## Problems with PROC TABULATE percentages for survey data

Occasional Contributor
Posts: 17

# Problems with PROC TABULATE percentages for survey data

Hi all,
I'm trying to analyze survey data of the 'mark all that apply' type questions.
I've broken each question down to a series of yes/no responses :
q1 q2 q3 q4 q5
Y N N Y Y
I then reformat the data and output a data set (exp) to feed to PROC TABULATE :
This data set lists the labels of the questions that have a 'Y' response. For example, the one observation above would expand into three observations :
question 1
question 4
question 5
Unfortunately, when I use Proc Tabulate and request counts and percentages for each question, the percentages are too low because they are using N for the *expanded* data set.

Here is the code to expand the original data set :

data exp;
set main;
length cat \$ 48;
array md{20} q1--q20;
do j = 1 to 20;
idx = j;
if md{j} = 'Y' then do;
cat = put(j,fgen.);
output;
end;
end;
run;

Note that the format fgen is simply 1 = 'Question 1'
2 = 'Question 2'
3 = 'Question 3' ...

The tabulate procedure looks like this :

proc tabulate data = exp format=comma14. order=data;
class cat;
table cat,n="Yes responses" pctn*all="Percent" / rts = 50;
run;

The first column - the counts - are accurate, BUT the percentages are all too low - ostensibley because the counts are being divided by the N for the expanded data set, not the original data set.
Does anyone know a way around this ? I've tried using the < > operator to change percent denominators, the ROWPCTN option - without success.
Any help/hints would be appreciated.
Barry Walton
Barry.Walton@millersville.edu
Valued Guide
Posts: 653

## Re: Problems with PROC TABULATE percentages for survey data

Let me see if I understand. You want the denominator to be the number of respondants for the question, but you have eliminated all of the 'N' values.
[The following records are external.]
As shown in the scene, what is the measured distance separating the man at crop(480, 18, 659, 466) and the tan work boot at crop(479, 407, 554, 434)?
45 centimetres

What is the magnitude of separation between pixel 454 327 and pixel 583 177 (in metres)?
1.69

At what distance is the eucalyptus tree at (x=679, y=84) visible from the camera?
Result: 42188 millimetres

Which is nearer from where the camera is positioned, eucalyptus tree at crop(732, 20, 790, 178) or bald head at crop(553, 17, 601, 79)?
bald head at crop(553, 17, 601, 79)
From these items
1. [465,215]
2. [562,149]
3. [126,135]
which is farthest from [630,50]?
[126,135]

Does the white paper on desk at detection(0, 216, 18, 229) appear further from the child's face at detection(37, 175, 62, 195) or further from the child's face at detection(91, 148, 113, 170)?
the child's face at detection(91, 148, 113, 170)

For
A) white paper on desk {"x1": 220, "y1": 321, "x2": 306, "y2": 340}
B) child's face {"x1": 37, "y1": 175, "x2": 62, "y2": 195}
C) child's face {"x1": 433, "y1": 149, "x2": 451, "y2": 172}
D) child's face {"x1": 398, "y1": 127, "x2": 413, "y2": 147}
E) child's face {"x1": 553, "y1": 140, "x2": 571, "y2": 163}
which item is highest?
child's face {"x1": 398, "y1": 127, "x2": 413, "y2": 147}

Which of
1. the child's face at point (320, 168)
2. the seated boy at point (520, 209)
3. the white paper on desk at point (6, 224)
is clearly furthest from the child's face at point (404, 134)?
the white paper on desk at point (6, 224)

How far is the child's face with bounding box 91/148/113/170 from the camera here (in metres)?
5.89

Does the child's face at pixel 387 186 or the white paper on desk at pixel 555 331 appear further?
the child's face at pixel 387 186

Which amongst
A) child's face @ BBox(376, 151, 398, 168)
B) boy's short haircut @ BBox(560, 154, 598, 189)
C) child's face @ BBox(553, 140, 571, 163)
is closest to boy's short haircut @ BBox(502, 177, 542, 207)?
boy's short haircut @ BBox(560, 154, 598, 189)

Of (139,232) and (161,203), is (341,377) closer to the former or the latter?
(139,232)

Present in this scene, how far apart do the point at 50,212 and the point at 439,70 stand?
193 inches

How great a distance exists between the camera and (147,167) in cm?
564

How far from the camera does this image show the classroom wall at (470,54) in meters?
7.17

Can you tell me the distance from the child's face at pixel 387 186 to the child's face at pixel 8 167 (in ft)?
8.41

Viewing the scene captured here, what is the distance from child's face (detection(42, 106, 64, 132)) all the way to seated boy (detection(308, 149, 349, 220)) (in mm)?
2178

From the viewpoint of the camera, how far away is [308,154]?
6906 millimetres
If you had Y and N in your data the ROWPCTN would work.
[pre]*Build data;
data survey;
do ID = 1 to 4;
do question = 1 to 5;
if ranuni(999999)>.7 then resp='Y';
else resp='N';
if ranuni(99999)>.3 then output;
end;
end;
run;
proc freq data=survey;
table question*resp;
run;
proc tabulate data=survey;
class question resp;
table question,resp*(n rowpctn);
run;[/pre]
Occasional Contributor
Posts: 17

## Re: Problems with PROC TABULATE percentages for survey data

ArtC,
Yes, your code worked perfectly, and I got a nice tabulation of Yes and No responses with their respective percentages :
Yes No
N PCNT N PCNT
Question 1 7 70 % 3 30 %
Question 2 5 50 % 5 50 %
...
What I wanted to do is count Yes responses only *as a percent of the original data*. Thus, the table would look like this :
Yes Responses
Question 1 7 70%
Question 2 5 50 %
...
The problem is when the data set is expanded, N increases and the percentages that appear are too low inasmuch as they are based on the N from the expanded data set, not the original data set. I fiddled around with the <> option to specify a custom denominator - without success. I'm running SAS 9.1 under Windows XP.
Here is code that will demonstrate the problem. Any ideas ?
proc format ;

value fgen 1 = 'Question 1'
2 = 'Question 2'
3 = 'Question 3'
4 = 'Question 4'
5 = 'Question 5';

data main;
input q1\$ q2\$ q3\$ q4\$ q5\$;
datalines;
Y Y Y N N
N N Y Y N
N N Y N Y
N N N Y Y
Y Y Y Y Y
N Y N Y Y
Y Y Y N Y
Y Y Y N N
N N Y Y N
Y N Y Y Y
;

proc print data = main;
title 'Data set main';
run;

proc freq data = main;
tables q1--q5;
title 'Test frequency counts';
run;

data exp; * Expand the data set to feed to Proc Tabulate ;
set main;
length cat \$ 48;
array md{5} q1--q5;
do j = 1 to 5;
if md{j} = 'Y' then do;
cat = put(j,fgen.);
idx = j;
output;
end;
end;
run;

proc sort data = exp;
by idx;
run;

proc print data = exp;
title 'Data set exp';
run;

proc tabulate data = exp format=comma14. order=data;
class cat;
table cat,n="Yes responses" pctn*all="Percent" / box = 'Survey data' rts = 15;
label cat = 'Category';
title "Tabulation of 'Mark all that apply' questons";
run;

Barry Walton
Barry.Walton@millersville.edu
Valued Guide
Posts: 653

## Re: Problems with PROC TABULATE percentages for survey data

Using Peter's suggestion, I have modified my example. Notice that RESP is now a 0,1 variable and a VAR statement has been included in the TABULATE step.
[pre]data survey;
do ID = 1 to 14;
do question = 1 to 5;
if ranuni(999999)>.4 then resp=1;
else resp=0;
if ranuni(99999)>.3 then output;
end;
end;
run;

proc tabulate data=survey;
class question;
var resp;
table question,
resp='responses'*(n='total responders' *f= comma7.
sum='total yes' *f= comma7.
pctsum='response rate for this question'*f=5.1
pctn='rate of Yes over whole survey' *f= 5.
mean='mean Q resp' * f=percent7.1
) /rts=40;
run;

[/pre]
SAS Super FREQ
Posts: 9,370

## Re: Problems with PROC TABULATE percentages for survey data

To build on ArtC's example, if you just change your program that builds the dataset WORK.EXP (so that you have 1's and 0's for Y and N), you can use ArtC's code to see how the report looks with your data. There is no need to keep all 5 questions for every obs, because with this approach, you have essentially transposed the data so that instead of one observation/row with all 5 of the responses, you now have one row per response in the WORK.EXP dataset.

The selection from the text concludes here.